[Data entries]
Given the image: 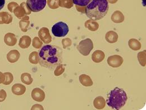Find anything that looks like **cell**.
I'll list each match as a JSON object with an SVG mask.
<instances>
[{
	"instance_id": "11",
	"label": "cell",
	"mask_w": 146,
	"mask_h": 110,
	"mask_svg": "<svg viewBox=\"0 0 146 110\" xmlns=\"http://www.w3.org/2000/svg\"><path fill=\"white\" fill-rule=\"evenodd\" d=\"M93 106L97 110H102L105 107L106 101L102 96L97 97L93 101Z\"/></svg>"
},
{
	"instance_id": "16",
	"label": "cell",
	"mask_w": 146,
	"mask_h": 110,
	"mask_svg": "<svg viewBox=\"0 0 146 110\" xmlns=\"http://www.w3.org/2000/svg\"><path fill=\"white\" fill-rule=\"evenodd\" d=\"M84 26L86 28L92 32L96 31L99 28V24L97 21L91 19L88 20L85 22Z\"/></svg>"
},
{
	"instance_id": "32",
	"label": "cell",
	"mask_w": 146,
	"mask_h": 110,
	"mask_svg": "<svg viewBox=\"0 0 146 110\" xmlns=\"http://www.w3.org/2000/svg\"><path fill=\"white\" fill-rule=\"evenodd\" d=\"M5 4V0H0V10L2 9Z\"/></svg>"
},
{
	"instance_id": "17",
	"label": "cell",
	"mask_w": 146,
	"mask_h": 110,
	"mask_svg": "<svg viewBox=\"0 0 146 110\" xmlns=\"http://www.w3.org/2000/svg\"><path fill=\"white\" fill-rule=\"evenodd\" d=\"M20 53L17 50H13L10 51L7 55V58L9 62L10 63H15L17 62L20 58Z\"/></svg>"
},
{
	"instance_id": "22",
	"label": "cell",
	"mask_w": 146,
	"mask_h": 110,
	"mask_svg": "<svg viewBox=\"0 0 146 110\" xmlns=\"http://www.w3.org/2000/svg\"><path fill=\"white\" fill-rule=\"evenodd\" d=\"M146 51L144 50L142 52H141L139 53H138L137 55V58H138V62L139 63V64L143 66V67H145L146 64Z\"/></svg>"
},
{
	"instance_id": "20",
	"label": "cell",
	"mask_w": 146,
	"mask_h": 110,
	"mask_svg": "<svg viewBox=\"0 0 146 110\" xmlns=\"http://www.w3.org/2000/svg\"><path fill=\"white\" fill-rule=\"evenodd\" d=\"M31 38L28 36H24L20 39L19 45L22 49H27L29 47L31 44Z\"/></svg>"
},
{
	"instance_id": "29",
	"label": "cell",
	"mask_w": 146,
	"mask_h": 110,
	"mask_svg": "<svg viewBox=\"0 0 146 110\" xmlns=\"http://www.w3.org/2000/svg\"><path fill=\"white\" fill-rule=\"evenodd\" d=\"M32 45L34 48H35L36 49H39L42 46L43 43L38 37H36L33 40Z\"/></svg>"
},
{
	"instance_id": "8",
	"label": "cell",
	"mask_w": 146,
	"mask_h": 110,
	"mask_svg": "<svg viewBox=\"0 0 146 110\" xmlns=\"http://www.w3.org/2000/svg\"><path fill=\"white\" fill-rule=\"evenodd\" d=\"M38 36L40 40L45 44H49L51 42L52 37L48 29L46 27H43L39 31Z\"/></svg>"
},
{
	"instance_id": "1",
	"label": "cell",
	"mask_w": 146,
	"mask_h": 110,
	"mask_svg": "<svg viewBox=\"0 0 146 110\" xmlns=\"http://www.w3.org/2000/svg\"><path fill=\"white\" fill-rule=\"evenodd\" d=\"M62 50L53 45L43 46L39 52V63L43 67L54 70L62 62Z\"/></svg>"
},
{
	"instance_id": "5",
	"label": "cell",
	"mask_w": 146,
	"mask_h": 110,
	"mask_svg": "<svg viewBox=\"0 0 146 110\" xmlns=\"http://www.w3.org/2000/svg\"><path fill=\"white\" fill-rule=\"evenodd\" d=\"M79 52L83 56H88L93 49V43L91 39L86 38L82 40L76 47Z\"/></svg>"
},
{
	"instance_id": "6",
	"label": "cell",
	"mask_w": 146,
	"mask_h": 110,
	"mask_svg": "<svg viewBox=\"0 0 146 110\" xmlns=\"http://www.w3.org/2000/svg\"><path fill=\"white\" fill-rule=\"evenodd\" d=\"M46 0H27V5L32 12H39L46 6Z\"/></svg>"
},
{
	"instance_id": "14",
	"label": "cell",
	"mask_w": 146,
	"mask_h": 110,
	"mask_svg": "<svg viewBox=\"0 0 146 110\" xmlns=\"http://www.w3.org/2000/svg\"><path fill=\"white\" fill-rule=\"evenodd\" d=\"M111 20L115 23H121L124 21L125 17L123 14L119 10L115 11L111 15Z\"/></svg>"
},
{
	"instance_id": "9",
	"label": "cell",
	"mask_w": 146,
	"mask_h": 110,
	"mask_svg": "<svg viewBox=\"0 0 146 110\" xmlns=\"http://www.w3.org/2000/svg\"><path fill=\"white\" fill-rule=\"evenodd\" d=\"M31 96L35 101L40 102L44 101L46 95L43 91L39 88H35L32 91Z\"/></svg>"
},
{
	"instance_id": "13",
	"label": "cell",
	"mask_w": 146,
	"mask_h": 110,
	"mask_svg": "<svg viewBox=\"0 0 146 110\" xmlns=\"http://www.w3.org/2000/svg\"><path fill=\"white\" fill-rule=\"evenodd\" d=\"M4 41L8 46H13L16 45L17 42V39L14 34L8 33L4 37Z\"/></svg>"
},
{
	"instance_id": "23",
	"label": "cell",
	"mask_w": 146,
	"mask_h": 110,
	"mask_svg": "<svg viewBox=\"0 0 146 110\" xmlns=\"http://www.w3.org/2000/svg\"><path fill=\"white\" fill-rule=\"evenodd\" d=\"M74 5L73 0H59V6L66 9H71Z\"/></svg>"
},
{
	"instance_id": "10",
	"label": "cell",
	"mask_w": 146,
	"mask_h": 110,
	"mask_svg": "<svg viewBox=\"0 0 146 110\" xmlns=\"http://www.w3.org/2000/svg\"><path fill=\"white\" fill-rule=\"evenodd\" d=\"M105 58V54L104 52L100 50L94 51L92 55V59L93 62L96 63L102 62Z\"/></svg>"
},
{
	"instance_id": "21",
	"label": "cell",
	"mask_w": 146,
	"mask_h": 110,
	"mask_svg": "<svg viewBox=\"0 0 146 110\" xmlns=\"http://www.w3.org/2000/svg\"><path fill=\"white\" fill-rule=\"evenodd\" d=\"M21 81L27 85H30L33 82V78L29 73H23L21 76Z\"/></svg>"
},
{
	"instance_id": "4",
	"label": "cell",
	"mask_w": 146,
	"mask_h": 110,
	"mask_svg": "<svg viewBox=\"0 0 146 110\" xmlns=\"http://www.w3.org/2000/svg\"><path fill=\"white\" fill-rule=\"evenodd\" d=\"M69 32V26L63 21H58L52 27V32L54 36L62 37L65 36Z\"/></svg>"
},
{
	"instance_id": "18",
	"label": "cell",
	"mask_w": 146,
	"mask_h": 110,
	"mask_svg": "<svg viewBox=\"0 0 146 110\" xmlns=\"http://www.w3.org/2000/svg\"><path fill=\"white\" fill-rule=\"evenodd\" d=\"M25 87L21 84H16L12 87V92L17 95H23L25 93Z\"/></svg>"
},
{
	"instance_id": "33",
	"label": "cell",
	"mask_w": 146,
	"mask_h": 110,
	"mask_svg": "<svg viewBox=\"0 0 146 110\" xmlns=\"http://www.w3.org/2000/svg\"><path fill=\"white\" fill-rule=\"evenodd\" d=\"M118 0H108V1L111 4H114L117 2Z\"/></svg>"
},
{
	"instance_id": "25",
	"label": "cell",
	"mask_w": 146,
	"mask_h": 110,
	"mask_svg": "<svg viewBox=\"0 0 146 110\" xmlns=\"http://www.w3.org/2000/svg\"><path fill=\"white\" fill-rule=\"evenodd\" d=\"M92 0H73V3L74 5L80 6H86Z\"/></svg>"
},
{
	"instance_id": "27",
	"label": "cell",
	"mask_w": 146,
	"mask_h": 110,
	"mask_svg": "<svg viewBox=\"0 0 146 110\" xmlns=\"http://www.w3.org/2000/svg\"><path fill=\"white\" fill-rule=\"evenodd\" d=\"M48 5L52 9H56L59 7V0H48Z\"/></svg>"
},
{
	"instance_id": "30",
	"label": "cell",
	"mask_w": 146,
	"mask_h": 110,
	"mask_svg": "<svg viewBox=\"0 0 146 110\" xmlns=\"http://www.w3.org/2000/svg\"><path fill=\"white\" fill-rule=\"evenodd\" d=\"M62 44L64 49H66L72 45V41L69 38H65L62 40Z\"/></svg>"
},
{
	"instance_id": "31",
	"label": "cell",
	"mask_w": 146,
	"mask_h": 110,
	"mask_svg": "<svg viewBox=\"0 0 146 110\" xmlns=\"http://www.w3.org/2000/svg\"><path fill=\"white\" fill-rule=\"evenodd\" d=\"M75 7L76 9V10L79 11L80 12L83 14H86V6H78V5H75Z\"/></svg>"
},
{
	"instance_id": "7",
	"label": "cell",
	"mask_w": 146,
	"mask_h": 110,
	"mask_svg": "<svg viewBox=\"0 0 146 110\" xmlns=\"http://www.w3.org/2000/svg\"><path fill=\"white\" fill-rule=\"evenodd\" d=\"M107 62L110 67L112 68H118L123 64L124 59L120 55H111L108 58Z\"/></svg>"
},
{
	"instance_id": "2",
	"label": "cell",
	"mask_w": 146,
	"mask_h": 110,
	"mask_svg": "<svg viewBox=\"0 0 146 110\" xmlns=\"http://www.w3.org/2000/svg\"><path fill=\"white\" fill-rule=\"evenodd\" d=\"M109 6L108 0H92L86 6V14L92 20H99L104 18L108 14Z\"/></svg>"
},
{
	"instance_id": "3",
	"label": "cell",
	"mask_w": 146,
	"mask_h": 110,
	"mask_svg": "<svg viewBox=\"0 0 146 110\" xmlns=\"http://www.w3.org/2000/svg\"><path fill=\"white\" fill-rule=\"evenodd\" d=\"M128 100L127 93L118 87L111 91L107 99V105L113 110H119L125 106Z\"/></svg>"
},
{
	"instance_id": "28",
	"label": "cell",
	"mask_w": 146,
	"mask_h": 110,
	"mask_svg": "<svg viewBox=\"0 0 146 110\" xmlns=\"http://www.w3.org/2000/svg\"><path fill=\"white\" fill-rule=\"evenodd\" d=\"M65 70V67L62 64H61L58 65V66H57L56 67V69H55V72H54L55 76H60L61 74H62L64 72Z\"/></svg>"
},
{
	"instance_id": "12",
	"label": "cell",
	"mask_w": 146,
	"mask_h": 110,
	"mask_svg": "<svg viewBox=\"0 0 146 110\" xmlns=\"http://www.w3.org/2000/svg\"><path fill=\"white\" fill-rule=\"evenodd\" d=\"M79 81L83 86L86 87H92L93 84L91 77L85 74H82L79 76Z\"/></svg>"
},
{
	"instance_id": "15",
	"label": "cell",
	"mask_w": 146,
	"mask_h": 110,
	"mask_svg": "<svg viewBox=\"0 0 146 110\" xmlns=\"http://www.w3.org/2000/svg\"><path fill=\"white\" fill-rule=\"evenodd\" d=\"M118 34L113 31H110L106 34L105 39L107 42L110 44L116 43L118 40Z\"/></svg>"
},
{
	"instance_id": "26",
	"label": "cell",
	"mask_w": 146,
	"mask_h": 110,
	"mask_svg": "<svg viewBox=\"0 0 146 110\" xmlns=\"http://www.w3.org/2000/svg\"><path fill=\"white\" fill-rule=\"evenodd\" d=\"M20 28L21 31L24 32H26L28 30V27L29 25V21L25 20H21L19 23Z\"/></svg>"
},
{
	"instance_id": "19",
	"label": "cell",
	"mask_w": 146,
	"mask_h": 110,
	"mask_svg": "<svg viewBox=\"0 0 146 110\" xmlns=\"http://www.w3.org/2000/svg\"><path fill=\"white\" fill-rule=\"evenodd\" d=\"M128 45L129 48L134 51H137L141 48V43L137 39L131 38L128 41Z\"/></svg>"
},
{
	"instance_id": "24",
	"label": "cell",
	"mask_w": 146,
	"mask_h": 110,
	"mask_svg": "<svg viewBox=\"0 0 146 110\" xmlns=\"http://www.w3.org/2000/svg\"><path fill=\"white\" fill-rule=\"evenodd\" d=\"M29 62L34 64H36L39 62V55L38 52H32L29 57Z\"/></svg>"
}]
</instances>
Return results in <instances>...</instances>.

# TASK GOAL
Count the lines in the data above that contain the string "instances", treating uppercase and lowercase as different, and give only the number.

# COMPLETE ANSWER
3